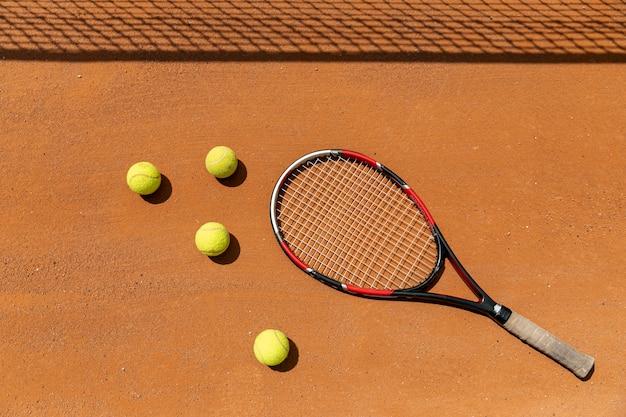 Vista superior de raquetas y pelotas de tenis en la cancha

* * *

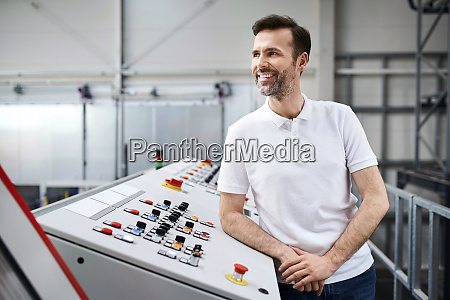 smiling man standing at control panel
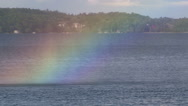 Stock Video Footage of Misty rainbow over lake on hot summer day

* * *

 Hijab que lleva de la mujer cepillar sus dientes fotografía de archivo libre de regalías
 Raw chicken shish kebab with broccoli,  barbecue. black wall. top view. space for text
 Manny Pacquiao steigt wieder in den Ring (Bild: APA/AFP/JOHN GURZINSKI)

* _Aim of the exercise_:
In the material above, locate the line containing "Hijab que lleva" and the line containing "Manny Pacquiao steigt". Transcribe exactly those two lines and every line between them, and nothing more.

* _Task output_:
 Hijab que lleva de la mujer cepillar sus dientes fotografía de archivo libre de regalías
 Raw chicken shish kebab with broccoli,  barbecue. black wall. top view. space for text
 Manny Pacquiao steigt wieder in den Ring (Bild: APA/AFP/JOHN GURZINSKI)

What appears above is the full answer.